Hawkmoon sintió un dolor repentino y agudo en su cabeza. El dolor desapareció casi inmediatamente. Miró de nuevo la máquina, pero sus colores se habían apagado y sus tejidos parecían haberse encogido. Se llevó una mano a la cabeza y sintió con un estremecimiento que allí había algo que no había estado antes. Era algo duro y liso. Y ahora formaba parte de él. Se estremeció. —¡Eh! —exclamó el barón Kalan mirándole con preocupación—. No estaréis loco, ¿verdad? ¡Estaba seguro de alcanzar el éxito! ¿No estaréis loco?

—No, no estoy loco —contestó Hawkmoon —. Pero creo que siento miedo.

—Os acostumbraréis a la presencia de la joya. —¿Es eso lo que tengo en mi cabeza? ¿Una joya?
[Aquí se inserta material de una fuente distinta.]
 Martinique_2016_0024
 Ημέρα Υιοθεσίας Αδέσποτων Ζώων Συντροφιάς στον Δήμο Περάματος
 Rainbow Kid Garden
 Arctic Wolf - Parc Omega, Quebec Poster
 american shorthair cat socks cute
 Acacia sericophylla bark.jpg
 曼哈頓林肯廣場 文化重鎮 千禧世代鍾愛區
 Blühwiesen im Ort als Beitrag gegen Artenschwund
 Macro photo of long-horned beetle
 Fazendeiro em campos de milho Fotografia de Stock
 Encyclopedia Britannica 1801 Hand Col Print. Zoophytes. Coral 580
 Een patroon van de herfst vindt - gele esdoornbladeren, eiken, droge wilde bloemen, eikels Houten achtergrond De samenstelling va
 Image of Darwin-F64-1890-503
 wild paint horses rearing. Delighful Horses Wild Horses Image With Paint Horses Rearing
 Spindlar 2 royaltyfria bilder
—En efecto. Es la Joya Negra. Esperad.

Kalan apartó una cortina de terciopelo escarlata, poniendo al descubierto un óvalo plano de cuarzo lechoso de unos sesenta centímetros de longitud. En él empezó a formarse una imagen. Hawkmoon vio que la imagen correspondía al propio Kalan mirando fijamente el cuarzo ovalado, hacia el infinito. La pantalla reveló exactamente aquello que Hawkmoon veía. Al volver ligeramente la cabeza, la imagen se alteró en el mismo sentido.

—Funciona, ¿lo veis? —murmuró Kalan encantado—. Aquello que vos percibís, es lo que percibe la joya. Vayáis adonde vayáis, desde aquí podremos ver todo aquello que hagáis y las personas con las que os encontréis.

Hawkmoon trató de hablar, pero no pudo decir nada. Tenía la garganta reseca y parecía como si algo le estuviera presionando los pulmones. Volvió a tocarse la cálida joya, de una textura tan similar a la carne, pero al mismo tiempo tan distinta en cualquier otro aspecto. —¿Qué me habéis hecho? —terminó por preguntar con su tono uniforme de siempre.

—Simplemente, nos hemos asegurado vuestra lealtad —contestó Kalan con una sonrisa—. Habéis entrado a formar parte de la vida de la máquina. Si así lo deseáramos, podríamos transferir toda la vida de la máquina a la joya, y entonces…

Hawkmoon se adelantó rígidamente hacia el barón y le cogió por el brazo. —¿Qué hará en tal caso?

—Devorará vuestro cerebro, duque de Colonia. Devorará vuestro cerebro.

El barón Meliadus precedió apresuradamente a Dorian Hawkmoon a través de los pasillos brillantemente iluminados del palacio. Hawkmoon llevaba ahora una espada colgada al cinto, e iba vestido con ropas como las que había llevado en la batalla de Colonia. Era plenamente consciente de la presencia de la joya en la frente, pero de muy poco más. Los pasillos se fueron haciendo cada vez más anchos, hasta alcanzar la extensión de una calle de buen tamaño. A lo largo de las paredes se alineaban de trecho en trecho los guardias con las máscaras de la orden de la Mantis. Ante ellos se levantaban enormes puertas, como masas de joyas que configuraban extraños modelos de mosaicos.

—La sala del trono —murmuró el barón—. Ahora, el rey–emperador os inspeccionará.

Las puertas se abrieron lentamente para dejar al descubierto la magnificencia de la sala del trono, que casi cegó a Hawkmoon con su brillantez. Había resplandor y música; desde una docena de galerías que se elevaban hacia el techo abovedado descendían centenares de temblorosos estandartes pertenecientes a las familias más nobles de Granbretan. Los soldados de la orden de la Mantis, con sus máscaras insecto y sus armaduras de colores negro, verde y dorado, se alineaban a lo largo de las paredes y galerías, rígidos en su actitud de presentar armas, con la lanza de fuego adelantada.